That’s the headline in yesterday’s Chicago Tribune, discussing a lawsuit by the Illinois attorney general against a California for-profit adoption agency, Adoption Network Law Center, which has been marketing to prospective adoptive parents and expectant mothers considering adoption, in Illinois, via ads that pop up in Google searches, specifically targeting Illinois (e.g., “click here if you’re interested in adoption in Illinois”). Prospective adopters are enticed with the promise of a faster process; the mothers are promised financial benefits.
According to the article,
The Illinois Adoption Reform Act, which took effect in 2005, was designed to drive out unscrupulous operators and take the profit motive and aggressive marketing out of adoption. One birth mother was offered kitchen appliances to place her child for adoption, said a Glen Ellyn couple trying to adopt.
. . .
The number of healthy infants available for adoption has dwindled during the past two decades, ushering in an era of fraud and “growing commodification of adoption on the Web,” according to a report last year by the Donaldson Adoption Institute, a national not-for-profit devoted to improving adoption policy and practice.

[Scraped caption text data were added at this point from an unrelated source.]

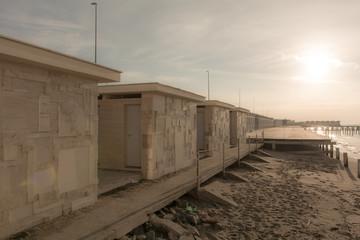 stabilimento marittimo in una spiaggia deserta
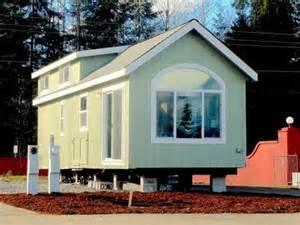 2 bedroom park model homes tree cabin honeymoon cabin where can i build a tiny house mexzhouse com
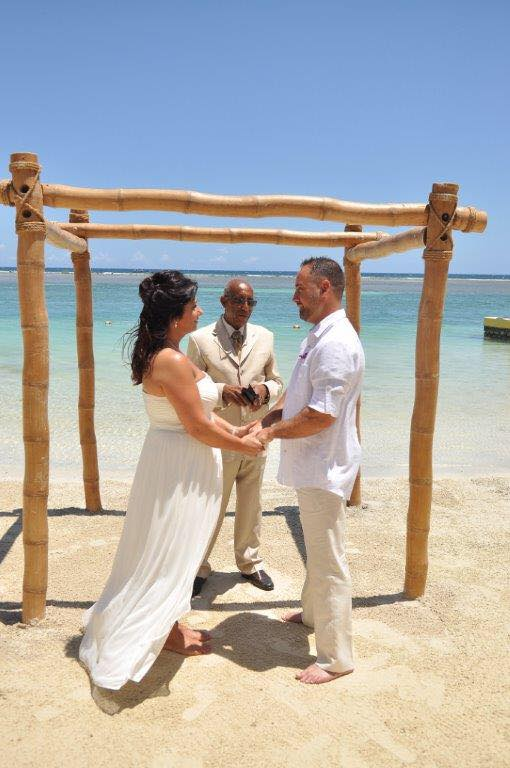 Theresa and Chris Wright get married at Sandals Royal Caribbean in Jamaica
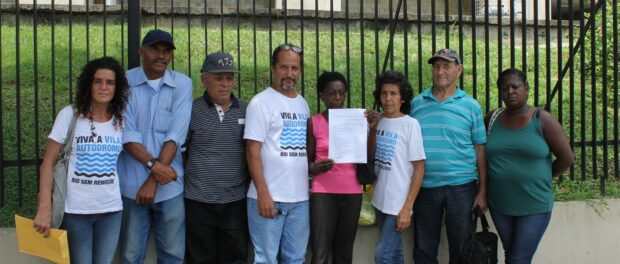 Vila Autódromo residents deliver demand to City Hall that Mayor discuss the upgrading plan with them in person.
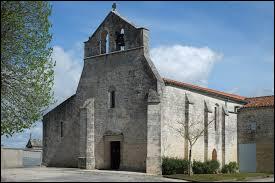 Vous avez sur cette image l'église Saint-Pierre, au Thou. Village néo-aquitain, dans l'arrondissement de Rochefort, il se trouve dans le département ...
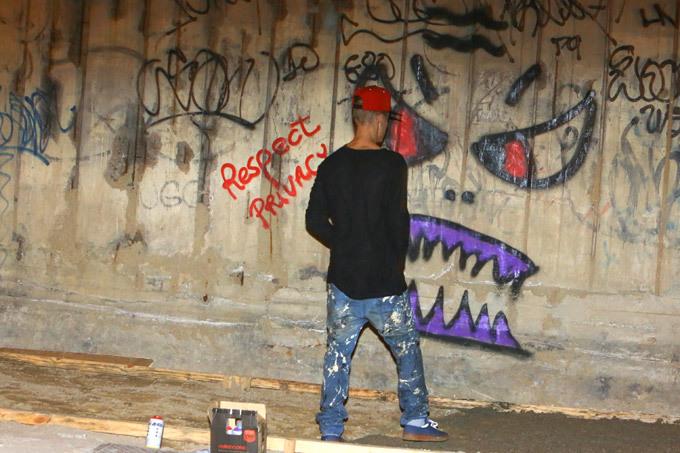 Джастину Биберу грозит  тюремный срок за вандализм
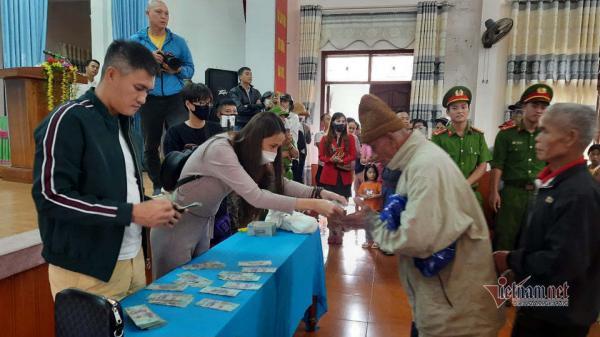 Quảng Trị giải thích việc xác nhận ca sĩ Thủy Tiên trao hơn 33 tỉ đợt lũ lụt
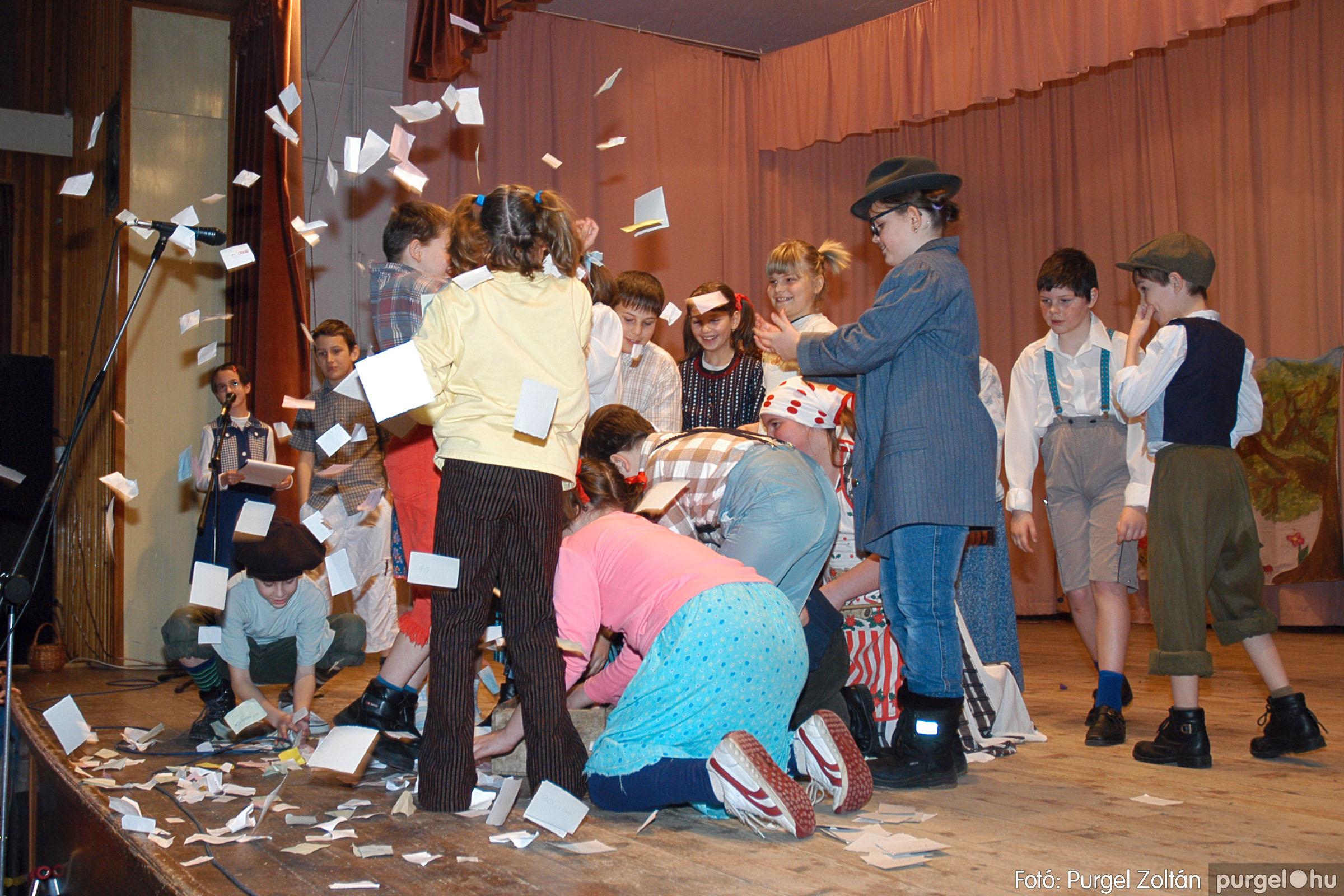 2005.02.11-12. 044 Forray Máté Általános Iskola farsang 2005.  - Fotó:PURGEL ZOLTÁN© DSC_0046q.jpg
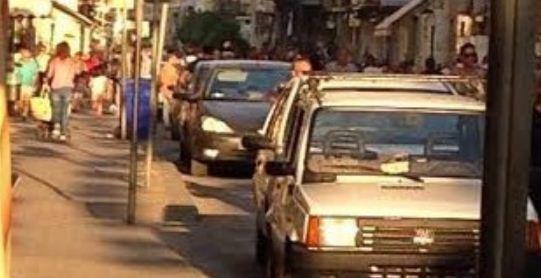 Il Black Friday anche a Gela. Ancora shopping tra le auto in corso Vittorio Emanuele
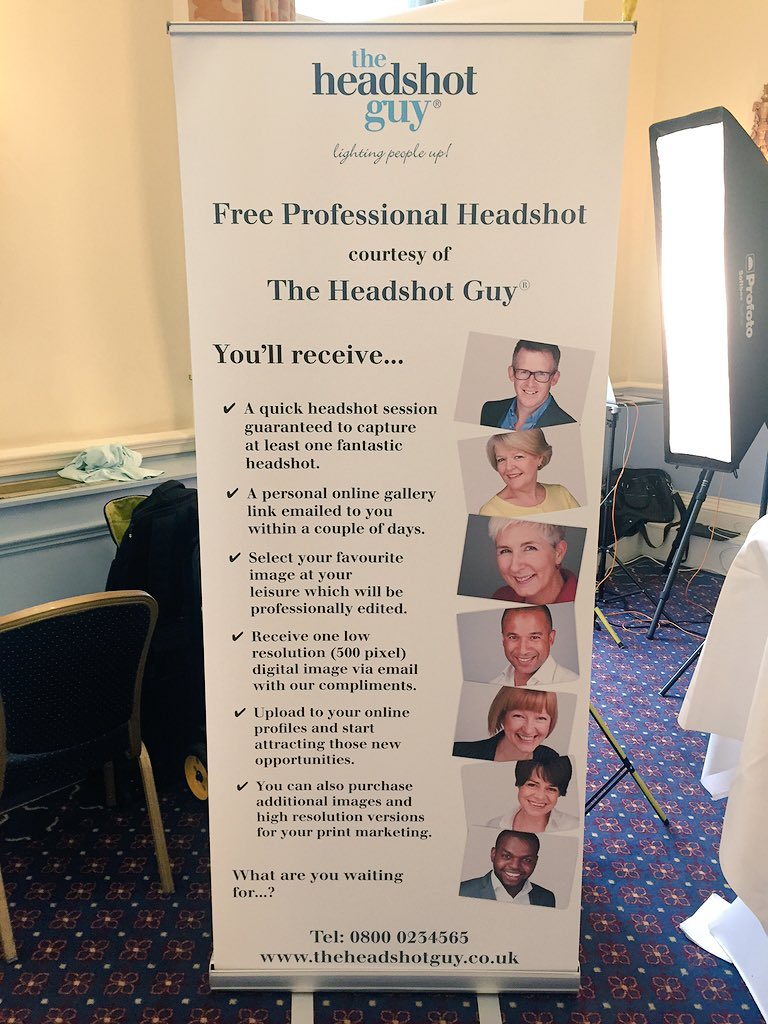 We're still at @The_IoD taking free #professional #headshots. Why not come by on your #coffee / lunch break? #IoDWIB https://t.co/utzTOxn4Jp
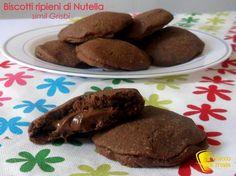 Biscotti cioccolato ripieni di nutella
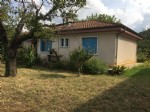 Villa to refresh with 2 bedrooms on a plot of 600 m², near the river.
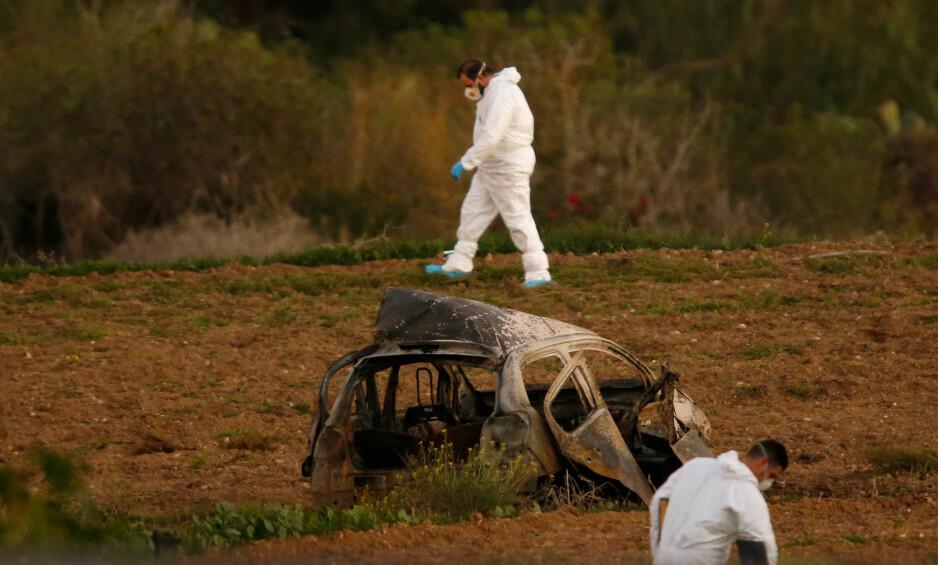 DREPT: Noen plantet ei bombe i bilen til journalist Daphne Caruana Galizia (53) fra Malta, kjent fra blant annet sin kritiske dekning av øystatens tilknytning til Panama Papers-skandalen. Foto: NTB Scanpix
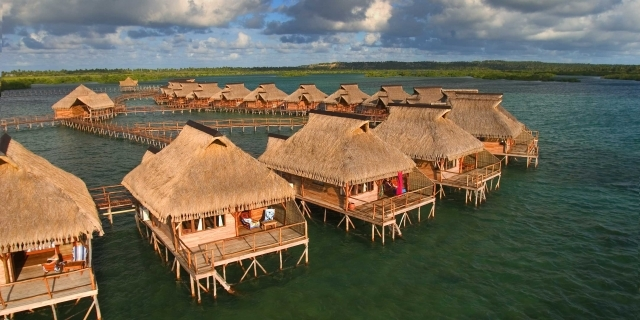 flamingo-bay-water-lodge-mozambik-recepcja.jpg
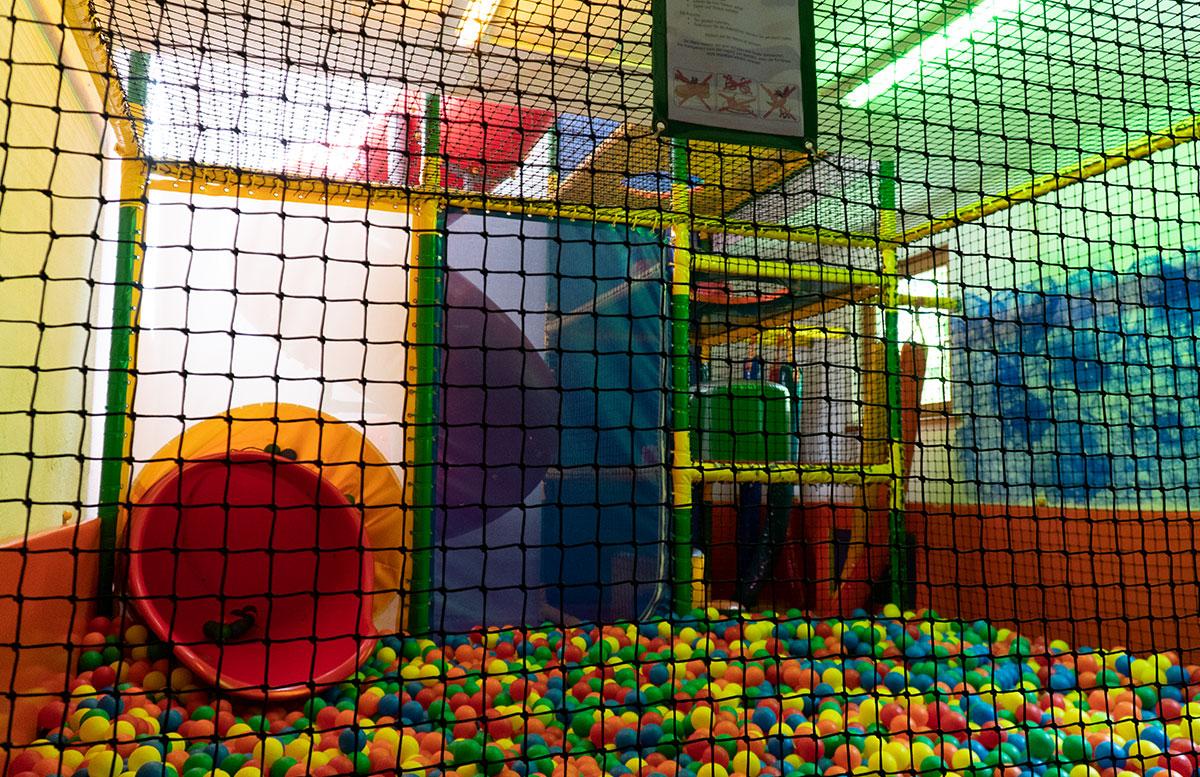 Bio-Kinderhotel-Benjamin-in-Malta-in-Kärnten-softplayanlage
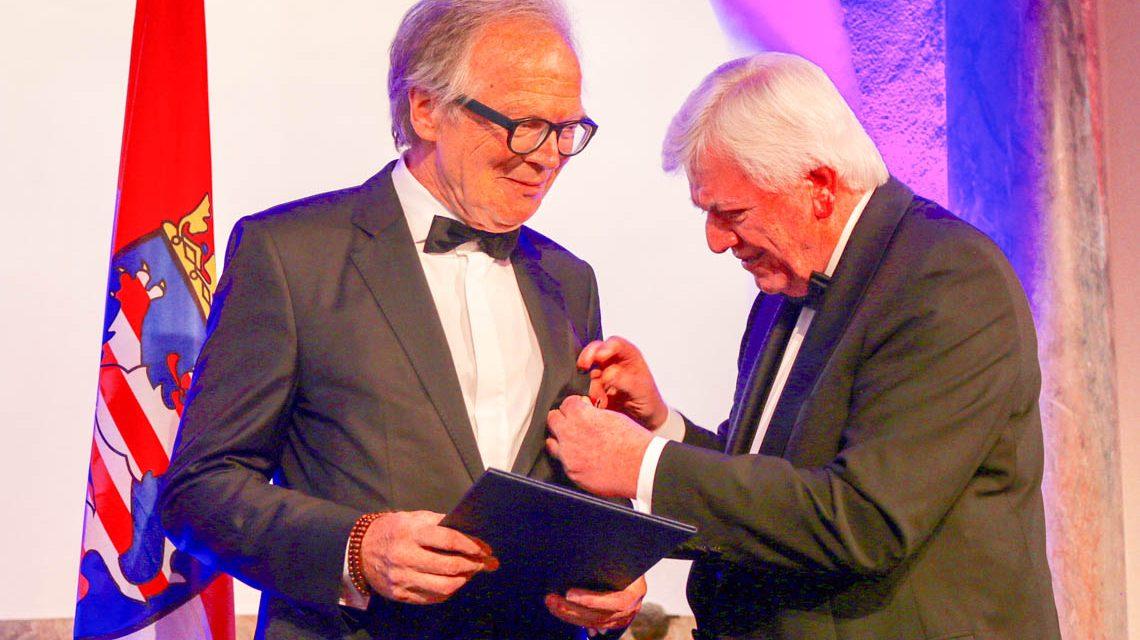 Ministerpräsident Bouffier (rechts) überreicht Werner Klatten das Verdienstkreuz. ©2019 Hessische Staatskanzlei
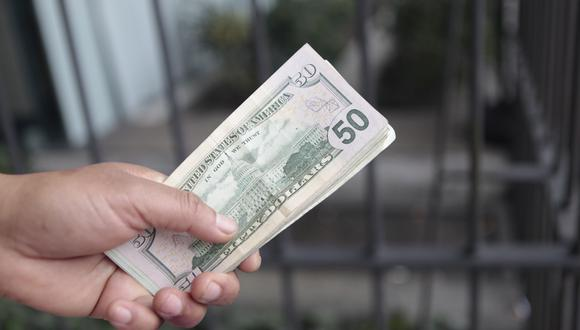 El dólar registró un avance a nivel global. (Foto: GEC)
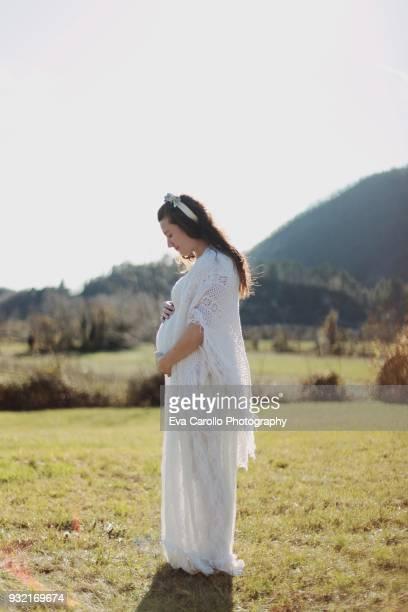 me and my new life - pancione donna incinta foto e immagini stock
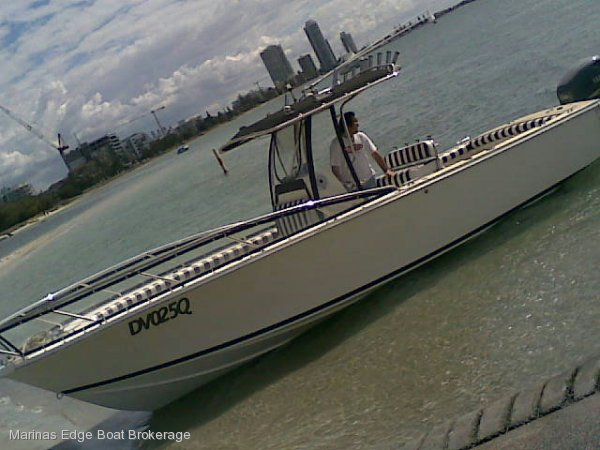 2005 Deep Vee Blackwatch 25 Centre Console Canyon Runner:Optimal performance pleasure craft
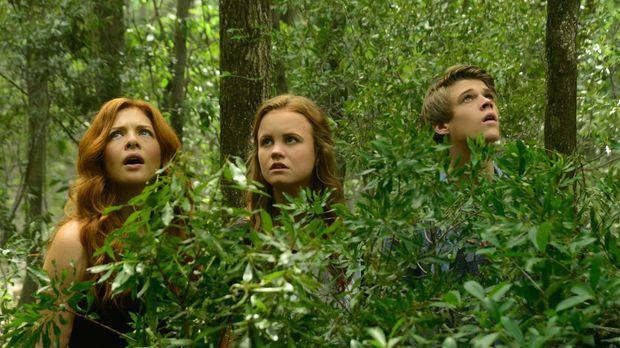 Julia (Rachelle LeFevre, l.), Norrie (Mackenzie Lintz, M.) und Joe (Colin For...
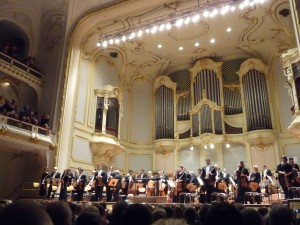 Applause at the Laeiszhalle in Hamburg
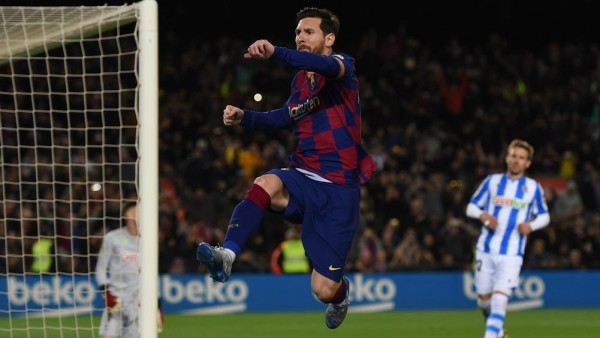 Late Lionel Messi penalty saves hosts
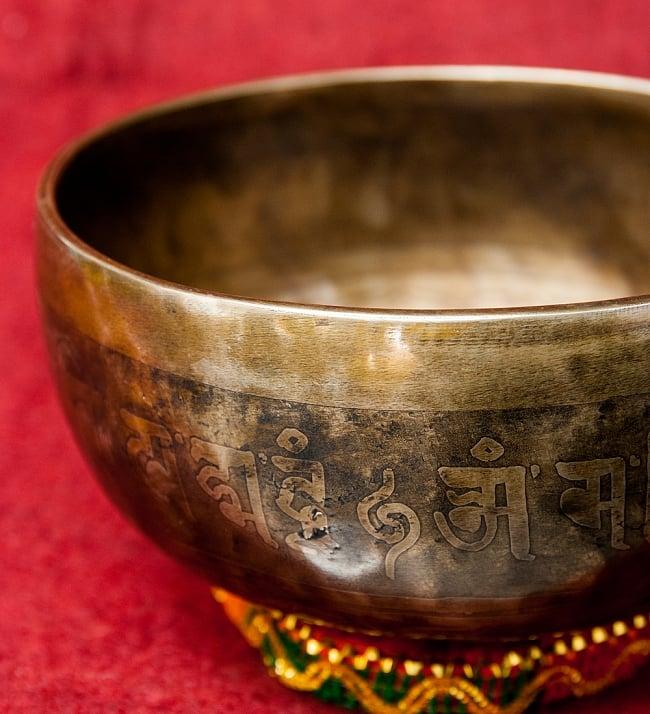 【一点物】チベタンアンティックシンギングボウル【音階:F】1032g(スティック付属)の写真3 - スティックで鳴らすことで豊かな倍音が出ます。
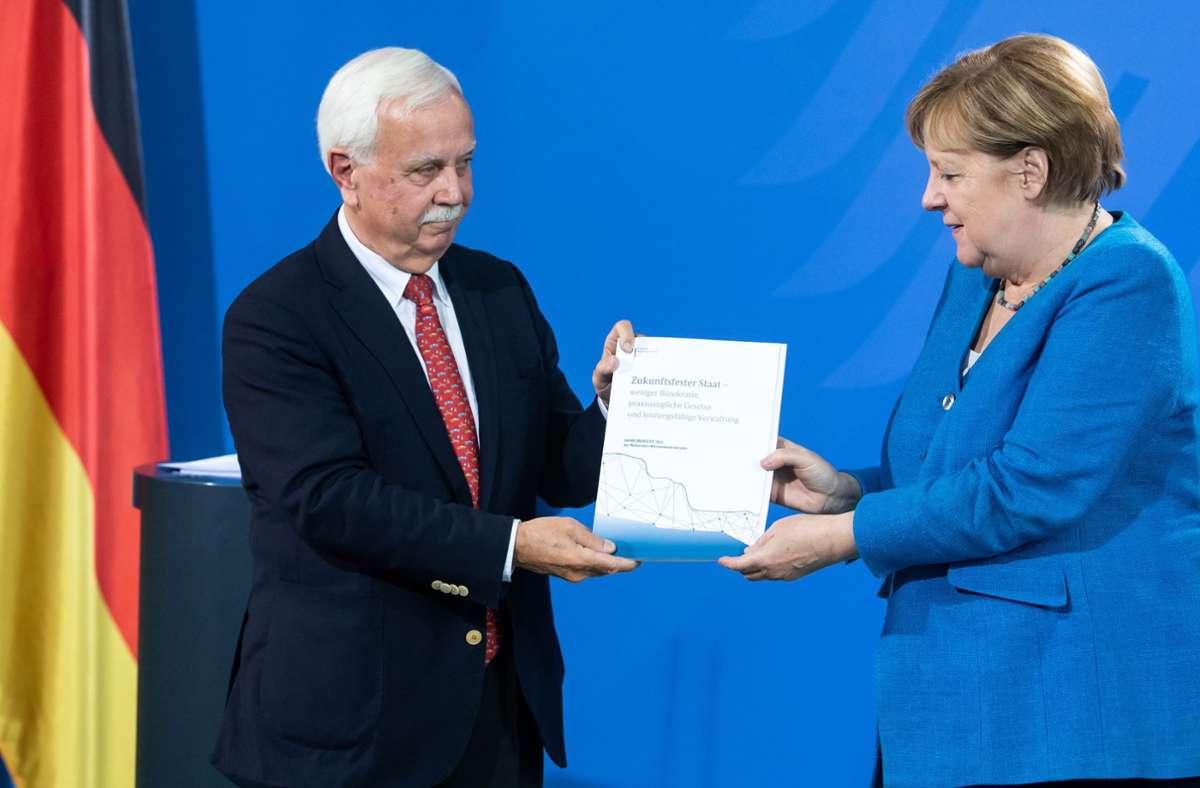 Einige harte Urteile stehen im Abschlussbericht des Normenkontrollrats,  den dessen Chef Johannes Ludewig nun Kanzlerin Angela Merkel übergab. Foto: dpa/Bernd von Jutrczenka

And a simple google adoption+Illinois search, immediately brought them up as the third ad (after The Cradle, a local non-profit agency, and www.americanadoptions.com, which seems to be a similar agency. Their name is innocuous: www.adoptionnetwork.com, and exploring the site, their main claim is that they market extensively (though I didn’t see any references to Illinois specifically). On their own site one can view finely crafted prospective parent profiles and youtube videos. Expectant parents are also promised that their medical costs and living expenses (including housing, with a pool and fitness center) will be covered.
(How much does an adoption cost, anyway? According to The Cradle, a local non-profit: $33,900 for a domestic adoption (or $16,900 if you’re black). The for-profit agencies’ websites didn’t disclose their costs, of course.)
But the funny thing is: the State of Illinois is so careful to ensure that the adoption process is not-for-profit, but doesn’t really have any trouble with buying a child via surrogacy: here’s a summary of Illinois surrogacy law that I found online, which reports that Illinois is the second-most-liberal state in its laws. As long as one parent is a contributor of genetic material (i.e., sperm or egg donor), then the contract itself determines that the baby is, by law, the child of the “intended parents.” (No indicator of what happens if the child is genetically the product of both an unrelated sperm and egg donor.)
(No profound point here — but it just doesn’t sit right with me.)